店内にいたハルカ達は知るよしもなく、既に事は始まっていた。

 

まず、空中で待機していた大型空中戦艦を囮に無数のドローンと少数精鋭の隠密部隊を別動艦が音もなく発進させる。

 

運が悪いというか、能天気というか、気をとられていた大半が、この空中戦艦をイベントか何かと勘違いしており、近づくとしても報道局のヘリコプターぐらいのもので、事の成り行きを傍観しているに過ぎなかった。

 

別動艦には艦隊用大型ステルス迷彩を装備させており、当然だがその下で見守っている人々が気づく様子もない。

 

それを良いことにステルス艦のハッチが静かに開き、そこから降下傘部隊がエントリー。

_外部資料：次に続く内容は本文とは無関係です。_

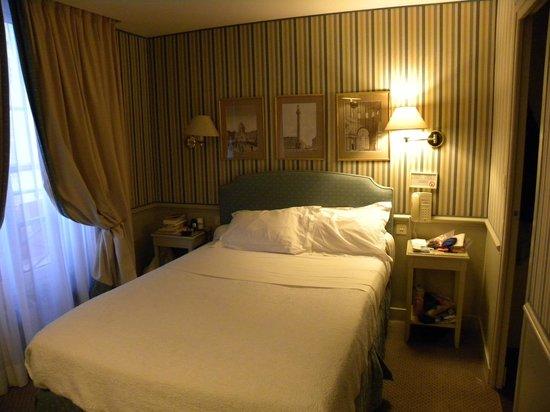Hotel du Champ de Mars: Comfortable Double Bed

続けてドローンと呼ばれる小型無人機を発進させる。

 

発進させたドローンは電子戦型であるが、必要最低限の工作用爆弾と装甲貫徹式鉄甲弾と呼ばれる貫通兵器を装備していた。

 

広範囲に拡散し、攻撃の支援と作戦情報の伝達、および、ジャミング機能と通信用途として活用するのが本来のやり方だが、最悪の場合、この充実した機能を生かして時間稼ぎに仲間が撤退するためである。

 

降下した兵士の網膜にはコンタクトレンズ状の立体投射システムが装着され、そこからARが仮想現実として実際の景色とリンク、視覚に投影される。情報処理、立体投射システムと座標位置の演算。ならびにステルス艦からの作戦状況の伝達は、件のドローンが精密におこなっていた。

 

更にドローンを広範囲に展開。加え、それらに電子妨害のジャミングを流すように指示を入れ、ゆっくりと兵士達が降下した。

 

«電子妨害、正常に起動。異常なし»

 

これで1つのドローンの半径408メートルは陸の孤島と化す。

 

了解の意志を伝えた声は人間のそれではない。

 

「ウキッ!」

 

ピポサルと呼ばれる猿である。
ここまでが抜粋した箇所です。